Fu quella sua stessa domanda ad indurre il viceré Raco a controllare anche con lo sguardo lo stato fisico della sorella, il quale fino al giorno precedente si mostrava che faceva davvero pena. Così, mentre effettuava con molta minuziosità il suo attento controllo, per rendersene conto da vicino, all'improvviso egli si diede ad esclamare:

«Come hai fatto, sorella, a ristabilirti a meraviglia nel giro di una nottata! Il tuo corpo è ritornato ad essere esattamente quello di venticinque giorni fa! Se lo vuoi sapere, davvero non riesco a credere ai miei occhi basiti! Oso asserire che sei stata miracolata da qualche divinità a te favorevole! Non può essere altrimenti, secondo me!»

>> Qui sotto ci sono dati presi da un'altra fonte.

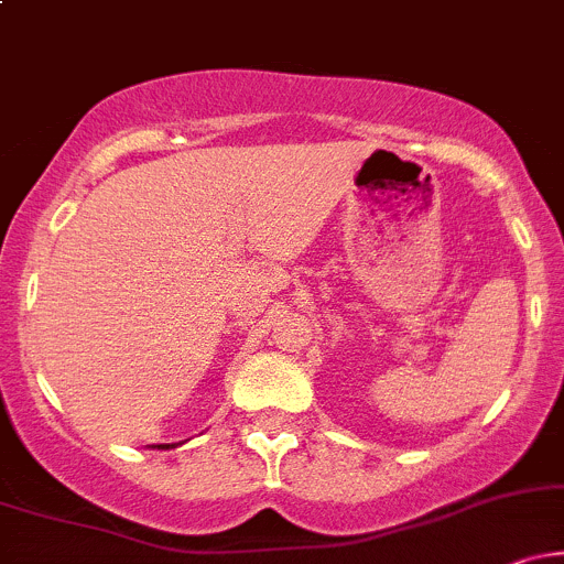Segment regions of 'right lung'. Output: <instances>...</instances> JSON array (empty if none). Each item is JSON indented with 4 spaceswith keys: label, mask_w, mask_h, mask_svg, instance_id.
<instances>
[{
    "label": "right lung",
    "mask_w": 564,
    "mask_h": 564,
    "mask_svg": "<svg viewBox=\"0 0 564 564\" xmlns=\"http://www.w3.org/2000/svg\"><path fill=\"white\" fill-rule=\"evenodd\" d=\"M159 448H172V445H159Z\"/></svg>",
    "instance_id": "add662e5"
}]
</instances>
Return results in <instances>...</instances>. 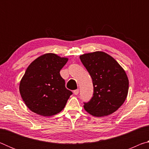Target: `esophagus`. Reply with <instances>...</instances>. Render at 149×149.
<instances>
[{"instance_id":"34e87169","label":"esophagus","mask_w":149,"mask_h":149,"mask_svg":"<svg viewBox=\"0 0 149 149\" xmlns=\"http://www.w3.org/2000/svg\"><path fill=\"white\" fill-rule=\"evenodd\" d=\"M74 95H78V93H79V89H75V90H74Z\"/></svg>"}]
</instances>
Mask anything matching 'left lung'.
<instances>
[{"mask_svg":"<svg viewBox=\"0 0 149 149\" xmlns=\"http://www.w3.org/2000/svg\"><path fill=\"white\" fill-rule=\"evenodd\" d=\"M81 61L93 80L94 92L84 108L96 117L108 116L124 102L129 89V80L116 60L104 52L81 55Z\"/></svg>","mask_w":149,"mask_h":149,"instance_id":"obj_1","label":"left lung"}]
</instances>
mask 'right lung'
Listing matches in <instances>:
<instances>
[{"label": "right lung", "mask_w": 149, "mask_h": 149, "mask_svg": "<svg viewBox=\"0 0 149 149\" xmlns=\"http://www.w3.org/2000/svg\"><path fill=\"white\" fill-rule=\"evenodd\" d=\"M68 58L53 53L45 54L27 67L19 84V93L30 110L51 116L64 109L72 95L65 87L60 71Z\"/></svg>", "instance_id": "1"}]
</instances>
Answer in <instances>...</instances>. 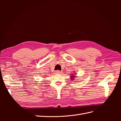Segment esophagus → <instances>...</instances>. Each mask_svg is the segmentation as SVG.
<instances>
[{"instance_id": "34e87169", "label": "esophagus", "mask_w": 121, "mask_h": 121, "mask_svg": "<svg viewBox=\"0 0 121 121\" xmlns=\"http://www.w3.org/2000/svg\"><path fill=\"white\" fill-rule=\"evenodd\" d=\"M56 73H58V74H59V73H61V71H59V70H57L56 71Z\"/></svg>"}]
</instances>
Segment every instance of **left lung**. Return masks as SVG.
Masks as SVG:
<instances>
[{
  "label": "left lung",
  "instance_id": "1",
  "mask_svg": "<svg viewBox=\"0 0 121 121\" xmlns=\"http://www.w3.org/2000/svg\"><path fill=\"white\" fill-rule=\"evenodd\" d=\"M74 77H74V76H71V79H72V80H73V78H74Z\"/></svg>",
  "mask_w": 121,
  "mask_h": 121
}]
</instances>
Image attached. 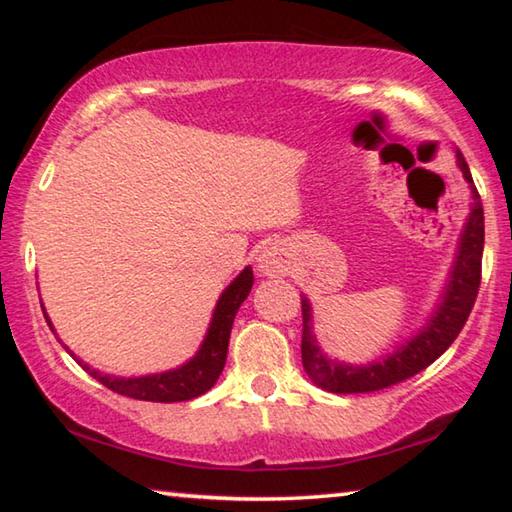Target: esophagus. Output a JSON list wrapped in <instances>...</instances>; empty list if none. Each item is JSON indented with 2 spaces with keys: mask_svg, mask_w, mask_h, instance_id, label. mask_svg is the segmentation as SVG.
Segmentation results:
<instances>
[{
  "mask_svg": "<svg viewBox=\"0 0 512 512\" xmlns=\"http://www.w3.org/2000/svg\"><path fill=\"white\" fill-rule=\"evenodd\" d=\"M257 268L264 275H282L287 273V259L282 257V253L275 246H266L257 255Z\"/></svg>",
  "mask_w": 512,
  "mask_h": 512,
  "instance_id": "34e87169",
  "label": "esophagus"
}]
</instances>
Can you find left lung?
<instances>
[{
	"label": "left lung",
	"instance_id": "left-lung-1",
	"mask_svg": "<svg viewBox=\"0 0 512 512\" xmlns=\"http://www.w3.org/2000/svg\"><path fill=\"white\" fill-rule=\"evenodd\" d=\"M458 164L467 183L472 187L474 194V210L467 219L461 248H458L456 266L452 273V282H449L445 300L436 316L431 318L429 327L409 341L404 348L397 350L384 361L372 363L366 368H352L341 366V363L327 361L323 352L311 336L309 327V302L302 300V368L307 375L316 381L320 388L329 393H375L384 391L400 384L404 379H411L418 375L427 366H431L440 354H443L449 345L456 341L465 327L470 311L474 307L476 293H479L481 284V257H483V207L479 203V194H476L474 180L470 167L463 155H458Z\"/></svg>",
	"mask_w": 512,
	"mask_h": 512
}]
</instances>
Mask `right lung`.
<instances>
[{
	"instance_id": "obj_1",
	"label": "right lung",
	"mask_w": 512,
	"mask_h": 512,
	"mask_svg": "<svg viewBox=\"0 0 512 512\" xmlns=\"http://www.w3.org/2000/svg\"><path fill=\"white\" fill-rule=\"evenodd\" d=\"M250 289H253V271H250V268H244L237 280L221 293V298L216 302V309H214L212 325L207 329V336L201 345V350H198L196 357L189 363H185L183 368L160 372V375L137 377V379L99 375L97 370L85 366V363L83 368L88 370L94 379L101 381L103 386L110 388V391L133 397V400H144V402L194 400V397L210 391L223 372L225 357H228L232 320H235V314L241 307V302L248 298ZM47 323L51 327L49 318ZM51 332H54V327H51Z\"/></svg>"
}]
</instances>
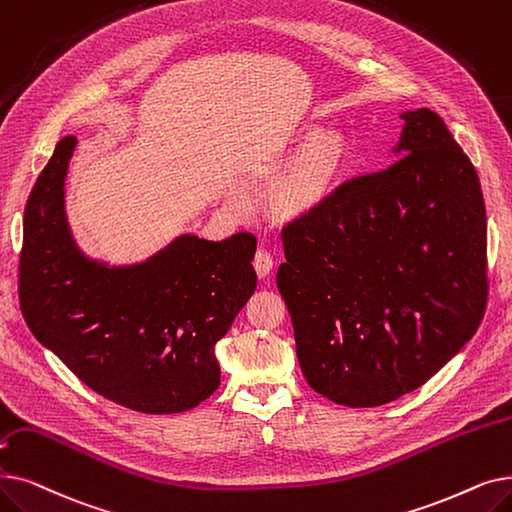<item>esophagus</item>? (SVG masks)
Listing matches in <instances>:
<instances>
[{"label": "esophagus", "instance_id": "34e87169", "mask_svg": "<svg viewBox=\"0 0 512 512\" xmlns=\"http://www.w3.org/2000/svg\"><path fill=\"white\" fill-rule=\"evenodd\" d=\"M253 268H255V272H257L259 278L268 276V274L272 272V268H274V257H272V253L265 251V249H257L255 259H253Z\"/></svg>", "mask_w": 512, "mask_h": 512}]
</instances>
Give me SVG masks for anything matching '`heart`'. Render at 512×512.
I'll use <instances>...</instances> for the list:
<instances>
[{
	"instance_id": "b5f03b06",
	"label": "heart",
	"mask_w": 512,
	"mask_h": 512,
	"mask_svg": "<svg viewBox=\"0 0 512 512\" xmlns=\"http://www.w3.org/2000/svg\"><path fill=\"white\" fill-rule=\"evenodd\" d=\"M309 146L293 167L291 175L280 186L278 205L282 211L299 213L314 207L335 184L345 159V146L341 136L332 131H309Z\"/></svg>"
}]
</instances>
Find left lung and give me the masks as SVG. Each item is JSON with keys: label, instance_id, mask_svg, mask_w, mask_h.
Masks as SVG:
<instances>
[{"label": "left lung", "instance_id": "obj_1", "mask_svg": "<svg viewBox=\"0 0 512 512\" xmlns=\"http://www.w3.org/2000/svg\"><path fill=\"white\" fill-rule=\"evenodd\" d=\"M399 159L282 228L276 284L309 387L374 408L446 366L487 299L479 175L429 108L406 110Z\"/></svg>", "mask_w": 512, "mask_h": 512}]
</instances>
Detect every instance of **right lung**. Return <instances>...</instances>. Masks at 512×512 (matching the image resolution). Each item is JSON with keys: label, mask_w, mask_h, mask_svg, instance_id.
Segmentation results:
<instances>
[{"label": "right lung", "mask_w": 512, "mask_h": 512, "mask_svg": "<svg viewBox=\"0 0 512 512\" xmlns=\"http://www.w3.org/2000/svg\"><path fill=\"white\" fill-rule=\"evenodd\" d=\"M77 138H62L25 207L18 297L35 339L110 402L175 414L219 387L215 343L255 293L257 238L182 234L142 263L81 253L64 211Z\"/></svg>", "instance_id": "right-lung-1"}]
</instances>
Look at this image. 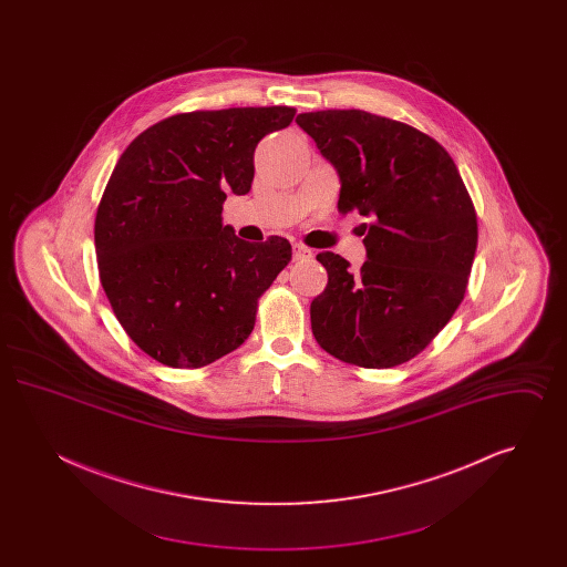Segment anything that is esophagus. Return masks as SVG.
Masks as SVG:
<instances>
[{"label":"esophagus","instance_id":"esophagus-1","mask_svg":"<svg viewBox=\"0 0 567 567\" xmlns=\"http://www.w3.org/2000/svg\"><path fill=\"white\" fill-rule=\"evenodd\" d=\"M312 257V250L303 244H293V259L296 261H303V259H310Z\"/></svg>","mask_w":567,"mask_h":567}]
</instances>
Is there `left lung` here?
I'll return each instance as SVG.
<instances>
[{"mask_svg": "<svg viewBox=\"0 0 567 567\" xmlns=\"http://www.w3.org/2000/svg\"><path fill=\"white\" fill-rule=\"evenodd\" d=\"M297 125L340 174L338 213L365 216L368 261L319 252L327 287L310 303L317 342L384 370L423 351L463 301L478 218L451 155L405 123L365 110L303 112Z\"/></svg>", "mask_w": 567, "mask_h": 567, "instance_id": "obj_1", "label": "left lung"}]
</instances>
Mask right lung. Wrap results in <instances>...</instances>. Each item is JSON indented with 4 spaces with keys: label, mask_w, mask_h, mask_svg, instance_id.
<instances>
[{
    "label": "right lung",
    "mask_w": 567,
    "mask_h": 567,
    "mask_svg": "<svg viewBox=\"0 0 567 567\" xmlns=\"http://www.w3.org/2000/svg\"><path fill=\"white\" fill-rule=\"evenodd\" d=\"M296 109L195 110L135 137L112 169L95 215L100 280L140 351L169 368H204L243 347L259 297L291 261L280 236L244 243L220 223L244 195L261 137Z\"/></svg>",
    "instance_id": "add662e5"
}]
</instances>
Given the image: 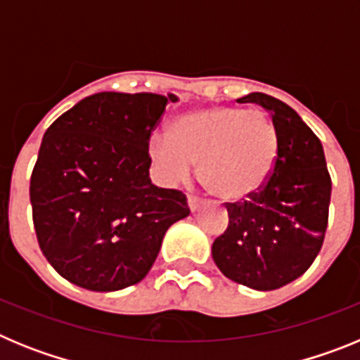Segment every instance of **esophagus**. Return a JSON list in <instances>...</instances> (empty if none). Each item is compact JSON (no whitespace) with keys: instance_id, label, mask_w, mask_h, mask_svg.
I'll return each mask as SVG.
<instances>
[{"instance_id":"esophagus-1","label":"esophagus","mask_w":360,"mask_h":360,"mask_svg":"<svg viewBox=\"0 0 360 360\" xmlns=\"http://www.w3.org/2000/svg\"><path fill=\"white\" fill-rule=\"evenodd\" d=\"M187 203H189V209L193 212L195 211H198L200 207H202V203H203V200L200 198V196H195V195H191L189 198H187Z\"/></svg>"}]
</instances>
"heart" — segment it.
Returning <instances> with one entry per match:
<instances>
[{
  "instance_id": "obj_1",
  "label": "heart",
  "mask_w": 360,
  "mask_h": 360,
  "mask_svg": "<svg viewBox=\"0 0 360 360\" xmlns=\"http://www.w3.org/2000/svg\"><path fill=\"white\" fill-rule=\"evenodd\" d=\"M149 155L167 182H184L200 162L203 186L221 200L240 202L269 182L279 155L274 120L257 110L209 106L187 111L167 133H153Z\"/></svg>"
}]
</instances>
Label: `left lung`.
I'll return each instance as SVG.
<instances>
[{"label": "left lung", "mask_w": 360, "mask_h": 360, "mask_svg": "<svg viewBox=\"0 0 360 360\" xmlns=\"http://www.w3.org/2000/svg\"><path fill=\"white\" fill-rule=\"evenodd\" d=\"M238 103H256L270 111L279 155L269 182L256 195L225 203L229 225L212 243V259L232 281L276 290L303 276L319 254L332 178L321 141L288 104L259 91Z\"/></svg>", "instance_id": "1"}]
</instances>
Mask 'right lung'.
Instances as JSON below:
<instances>
[{
	"mask_svg": "<svg viewBox=\"0 0 360 360\" xmlns=\"http://www.w3.org/2000/svg\"><path fill=\"white\" fill-rule=\"evenodd\" d=\"M157 94L103 91L52 122L30 176L41 252L70 283L113 292L142 281L165 231L189 216L182 191L149 178V139L165 106Z\"/></svg>",
	"mask_w": 360,
	"mask_h": 360,
	"instance_id": "1",
	"label": "right lung"
}]
</instances>
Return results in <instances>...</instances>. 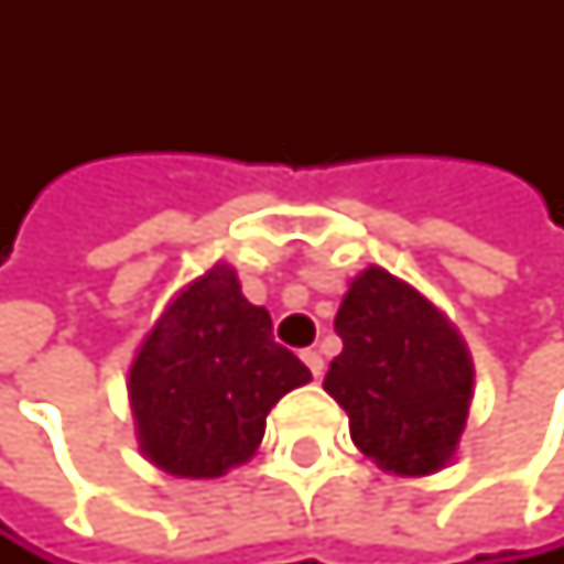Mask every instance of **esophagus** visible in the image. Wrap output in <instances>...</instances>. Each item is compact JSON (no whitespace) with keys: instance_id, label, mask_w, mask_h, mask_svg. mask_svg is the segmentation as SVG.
Returning a JSON list of instances; mask_svg holds the SVG:
<instances>
[{"instance_id":"obj_1","label":"esophagus","mask_w":564,"mask_h":564,"mask_svg":"<svg viewBox=\"0 0 564 564\" xmlns=\"http://www.w3.org/2000/svg\"><path fill=\"white\" fill-rule=\"evenodd\" d=\"M301 358H304V365L311 368V376H314V379H321V376H324V358H321L317 351H311V348H307V351H301Z\"/></svg>"}]
</instances>
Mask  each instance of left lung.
Masks as SVG:
<instances>
[{
	"label": "left lung",
	"mask_w": 564,
	"mask_h": 564,
	"mask_svg": "<svg viewBox=\"0 0 564 564\" xmlns=\"http://www.w3.org/2000/svg\"><path fill=\"white\" fill-rule=\"evenodd\" d=\"M341 355L324 376L365 460L430 477L457 457L474 402L467 341L426 294L386 267H365L335 314Z\"/></svg>",
	"instance_id": "8db88e82"
}]
</instances>
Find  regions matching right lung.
Instances as JSON below:
<instances>
[{"mask_svg": "<svg viewBox=\"0 0 564 564\" xmlns=\"http://www.w3.org/2000/svg\"><path fill=\"white\" fill-rule=\"evenodd\" d=\"M307 382V365L273 341L267 307L250 304L219 260L165 304L134 351L138 446L172 477H223L260 449L270 409Z\"/></svg>", "mask_w": 564, "mask_h": 564, "instance_id": "1", "label": "right lung"}]
</instances>
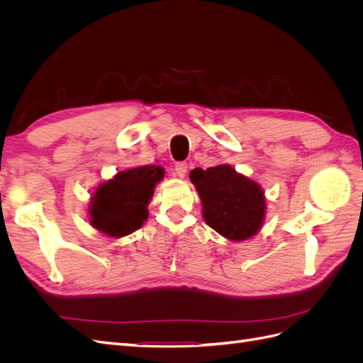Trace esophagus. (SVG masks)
<instances>
[{
	"label": "esophagus",
	"instance_id": "esophagus-1",
	"mask_svg": "<svg viewBox=\"0 0 363 363\" xmlns=\"http://www.w3.org/2000/svg\"><path fill=\"white\" fill-rule=\"evenodd\" d=\"M186 172H188V163L180 162V163L175 164V174H177L180 179H183V177H184Z\"/></svg>",
	"mask_w": 363,
	"mask_h": 363
}]
</instances>
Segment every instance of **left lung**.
Returning <instances> with one entry per match:
<instances>
[{
  "mask_svg": "<svg viewBox=\"0 0 363 363\" xmlns=\"http://www.w3.org/2000/svg\"><path fill=\"white\" fill-rule=\"evenodd\" d=\"M189 179L200 195L204 221L216 233L242 242L260 232L267 216V196L256 180L227 163L195 168Z\"/></svg>",
  "mask_w": 363,
  "mask_h": 363,
  "instance_id": "1",
  "label": "left lung"
}]
</instances>
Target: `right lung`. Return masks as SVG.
Masks as SVG:
<instances>
[{
    "label": "right lung",
    "mask_w": 363,
    "mask_h": 363,
    "mask_svg": "<svg viewBox=\"0 0 363 363\" xmlns=\"http://www.w3.org/2000/svg\"><path fill=\"white\" fill-rule=\"evenodd\" d=\"M164 177L160 164L118 171L92 192L87 204L89 224L107 238H124L148 219V204Z\"/></svg>",
    "instance_id": "1"
}]
</instances>
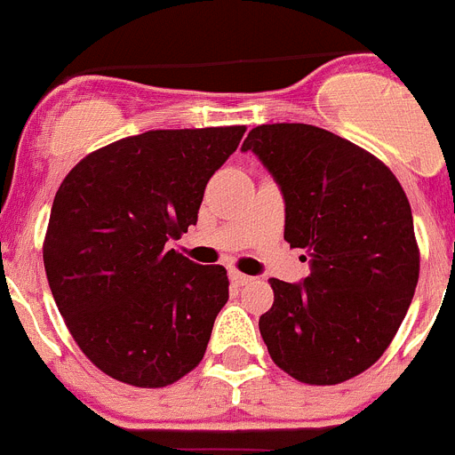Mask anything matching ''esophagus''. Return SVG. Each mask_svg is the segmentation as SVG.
I'll return each mask as SVG.
<instances>
[{"instance_id": "34e87169", "label": "esophagus", "mask_w": 455, "mask_h": 455, "mask_svg": "<svg viewBox=\"0 0 455 455\" xmlns=\"http://www.w3.org/2000/svg\"><path fill=\"white\" fill-rule=\"evenodd\" d=\"M230 280L235 284H239V287H243V284H248V283H252V277L251 275H246V273H239V271H232L230 273Z\"/></svg>"}]
</instances>
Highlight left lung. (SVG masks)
I'll return each instance as SVG.
<instances>
[{
  "label": "left lung",
  "instance_id": "left-lung-1",
  "mask_svg": "<svg viewBox=\"0 0 455 455\" xmlns=\"http://www.w3.org/2000/svg\"><path fill=\"white\" fill-rule=\"evenodd\" d=\"M284 198V241L305 248L303 283L271 277L259 332L273 363L307 385H337L383 355L419 280L412 212L380 159L315 124L251 130Z\"/></svg>",
  "mask_w": 455,
  "mask_h": 455
}]
</instances>
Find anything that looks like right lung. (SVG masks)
<instances>
[{
    "label": "right lung",
    "mask_w": 455,
    "mask_h": 455,
    "mask_svg": "<svg viewBox=\"0 0 455 455\" xmlns=\"http://www.w3.org/2000/svg\"><path fill=\"white\" fill-rule=\"evenodd\" d=\"M246 127L152 130L84 156L61 182L43 243L47 283L77 347L134 387L198 367L228 271L171 248L196 225L209 178Z\"/></svg>",
    "instance_id": "obj_1"
}]
</instances>
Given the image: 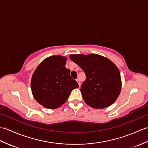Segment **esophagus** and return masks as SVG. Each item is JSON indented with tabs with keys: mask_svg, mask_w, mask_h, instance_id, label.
Masks as SVG:
<instances>
[{
	"mask_svg": "<svg viewBox=\"0 0 148 148\" xmlns=\"http://www.w3.org/2000/svg\"><path fill=\"white\" fill-rule=\"evenodd\" d=\"M76 81L77 82V83L79 84V86H81V81H80V80L79 79H77Z\"/></svg>",
	"mask_w": 148,
	"mask_h": 148,
	"instance_id": "esophagus-1",
	"label": "esophagus"
}]
</instances>
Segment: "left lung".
I'll return each instance as SVG.
<instances>
[{
    "label": "left lung",
    "instance_id": "left-lung-1",
    "mask_svg": "<svg viewBox=\"0 0 148 148\" xmlns=\"http://www.w3.org/2000/svg\"><path fill=\"white\" fill-rule=\"evenodd\" d=\"M71 60L77 64L86 75L81 86L86 103L92 108L110 106L121 90L119 70L112 61L97 54L71 55Z\"/></svg>",
    "mask_w": 148,
    "mask_h": 148
}]
</instances>
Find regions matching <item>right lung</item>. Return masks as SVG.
<instances>
[{
  "instance_id": "obj_1",
  "label": "right lung",
  "mask_w": 148,
  "mask_h": 148,
  "mask_svg": "<svg viewBox=\"0 0 148 148\" xmlns=\"http://www.w3.org/2000/svg\"><path fill=\"white\" fill-rule=\"evenodd\" d=\"M66 58L55 56L46 58L34 73L31 87L34 98L47 108L59 107L79 84L66 67Z\"/></svg>"
}]
</instances>
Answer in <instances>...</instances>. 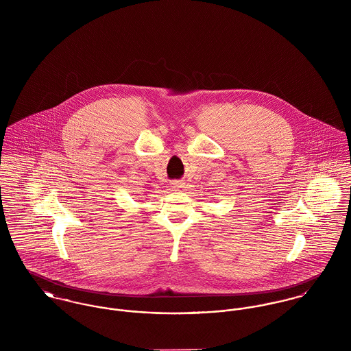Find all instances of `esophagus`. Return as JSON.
<instances>
[{
	"mask_svg": "<svg viewBox=\"0 0 351 351\" xmlns=\"http://www.w3.org/2000/svg\"><path fill=\"white\" fill-rule=\"evenodd\" d=\"M185 185H184V182H181V181H173L171 182V189L173 191H180V189H182Z\"/></svg>",
	"mask_w": 351,
	"mask_h": 351,
	"instance_id": "obj_1",
	"label": "esophagus"
}]
</instances>
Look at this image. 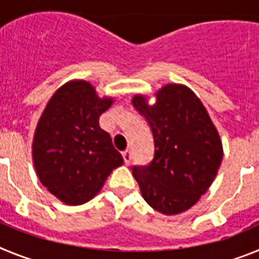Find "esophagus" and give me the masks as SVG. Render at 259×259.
<instances>
[{"mask_svg": "<svg viewBox=\"0 0 259 259\" xmlns=\"http://www.w3.org/2000/svg\"><path fill=\"white\" fill-rule=\"evenodd\" d=\"M122 155L123 159H124V163L130 164V162H131V152H130V150H124V152L122 153Z\"/></svg>", "mask_w": 259, "mask_h": 259, "instance_id": "esophagus-1", "label": "esophagus"}]
</instances>
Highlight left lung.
I'll use <instances>...</instances> for the list:
<instances>
[{
	"label": "left lung",
	"instance_id": "left-lung-1",
	"mask_svg": "<svg viewBox=\"0 0 259 259\" xmlns=\"http://www.w3.org/2000/svg\"><path fill=\"white\" fill-rule=\"evenodd\" d=\"M154 105L135 95L132 105L145 116L154 139V158L134 166L144 200L164 215L191 209L205 194L223 158L221 137L200 98L183 84H167Z\"/></svg>",
	"mask_w": 259,
	"mask_h": 259
}]
</instances>
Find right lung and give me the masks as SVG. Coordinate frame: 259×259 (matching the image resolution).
Listing matches in <instances>:
<instances>
[{"label": "right lung", "instance_id": "1", "mask_svg": "<svg viewBox=\"0 0 259 259\" xmlns=\"http://www.w3.org/2000/svg\"><path fill=\"white\" fill-rule=\"evenodd\" d=\"M114 98L97 96L85 80H71L48 102L36 127L32 157L41 184L67 205L92 200L122 154L98 119Z\"/></svg>", "mask_w": 259, "mask_h": 259}]
</instances>
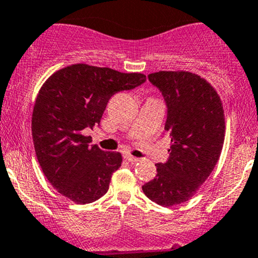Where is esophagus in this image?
<instances>
[{
  "label": "esophagus",
  "instance_id": "esophagus-1",
  "mask_svg": "<svg viewBox=\"0 0 258 258\" xmlns=\"http://www.w3.org/2000/svg\"><path fill=\"white\" fill-rule=\"evenodd\" d=\"M124 160L128 161V162L135 163V162H137V161H139V158L134 157V156H131V155H124Z\"/></svg>",
  "mask_w": 258,
  "mask_h": 258
}]
</instances>
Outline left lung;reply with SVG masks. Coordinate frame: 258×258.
<instances>
[{"label":"left lung","instance_id":"obj_1","mask_svg":"<svg viewBox=\"0 0 258 258\" xmlns=\"http://www.w3.org/2000/svg\"><path fill=\"white\" fill-rule=\"evenodd\" d=\"M167 107L165 130L170 157L157 163V175L142 186L161 206H175L196 194L215 168L225 140V114L215 88L199 75L160 71L148 75Z\"/></svg>","mask_w":258,"mask_h":258}]
</instances>
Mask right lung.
<instances>
[{"label": "right lung", "instance_id": "obj_1", "mask_svg": "<svg viewBox=\"0 0 258 258\" xmlns=\"http://www.w3.org/2000/svg\"><path fill=\"white\" fill-rule=\"evenodd\" d=\"M145 81L142 74L77 63L43 83L33 107L32 139L43 173L62 196L85 205L107 192L122 156L90 146L85 132L100 124L114 93L134 90Z\"/></svg>", "mask_w": 258, "mask_h": 258}]
</instances>
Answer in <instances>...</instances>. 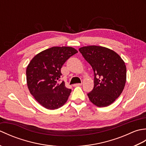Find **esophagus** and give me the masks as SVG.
I'll list each match as a JSON object with an SVG mask.
<instances>
[{"instance_id":"esophagus-1","label":"esophagus","mask_w":146,"mask_h":146,"mask_svg":"<svg viewBox=\"0 0 146 146\" xmlns=\"http://www.w3.org/2000/svg\"><path fill=\"white\" fill-rule=\"evenodd\" d=\"M82 85V83H76V84H74L73 86H81Z\"/></svg>"}]
</instances>
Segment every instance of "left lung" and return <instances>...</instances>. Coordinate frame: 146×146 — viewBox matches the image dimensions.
<instances>
[{"label":"left lung","mask_w":146,"mask_h":146,"mask_svg":"<svg viewBox=\"0 0 146 146\" xmlns=\"http://www.w3.org/2000/svg\"><path fill=\"white\" fill-rule=\"evenodd\" d=\"M94 72V87L87 94L98 107H107L122 94L126 82V66L120 56L111 49L98 46L79 49Z\"/></svg>","instance_id":"1"}]
</instances>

«Ma che cosa dici, Raco!» all'istante lo corresse Iveonte «Il ristabilimento di Lerinda è avvenuto nel giro di qualche ora! Stamattina, quando l'ho incontrata e l'ho abbracciata, si presentava ancora interamente magra ed ossuta! L'ho anche invitata a recuperare al più presto possibile i chili perduti, se non voleva sembrare una strega e spaventarmi a morte! Così sono andate effettivamente le cose!»

«Secondo me,» fu il parere della ragazza «l'ottimale recupero del mio stato di salute è avvenuto in un paio di minuti, ossia durante il poco tempo che ho tenuto fra le dita il prodigioso anello. Quindi, sono certa che lo devo al suo intervento taumaturgico, se ho recuperato in un attimo la mia integrità fisica, quella che mi avevano portata via le paure e le tante preoccupazioni dei giorni scorsi!»

«Ne sono convinto anch'io, Lerinda.» approvò Iveonte «Tu stessa, mentre fregavi il prodigioso anello, hai fatto accenno all'immenso giovamento che te ne stava derivando, in senso fisico e spirituale. Quindi, il miracolo, il quale ti ha guarita in un batter d'occhio, può esserti provenuto esclusivamente dal mio generoso anello!»

«Ciò vuol dire, Lerinda,» osservò il viceré Raco «che Iveonte, anche se non è un principe, è senz'altro superiore a tutti i re della terra. Nelle sue mani sono stati riposti dagli dèi sia una spada invincibile sia un anello, che è un vero portento, poiché opera prodigi di qualunque genere. Lo scettro dei regnanti è ben misera cosa, a paragone di tali strumenti straordinariamente miracolosi! Ma adesso ci conviene rientrare a corte per portare la bella nuova a nostro fratello Cotuldo e alla tua nutrice Telda. Sono convinto che specialmente lei farà dei salti di gioia dalla contentezza! Una volta dentro, approfitteremo anche per consumare una speciale e lauta colazione per festeggiare l'evento. Ce la faremo preparare proprio dalla tua impagabile nutrice. Ella si è dimostrata ogni volta bravissima nell'arte culinaria, rendendo la nostra tavola molto deliziosa, oltre che assai gustosa!»

Nel tardo pomeriggio, quando finalmente Iveonte decise di far ritorno al suo campo, era già iniziato a dilagare in ogni angolo della zona il rossastro tramonto. Ma prima che si affacciasse l'imbrunire sulla volta celeste e sotto di essa, il giovane vi era già rientrato. Così fece anche la sua doverosa visita a Lucebio, al quale raccontò del miracolo operato dall'anello del dio Osur a favore della sua Lerinda. Allora il saggio uomo, compiacendosene, ne fu immensamente felice.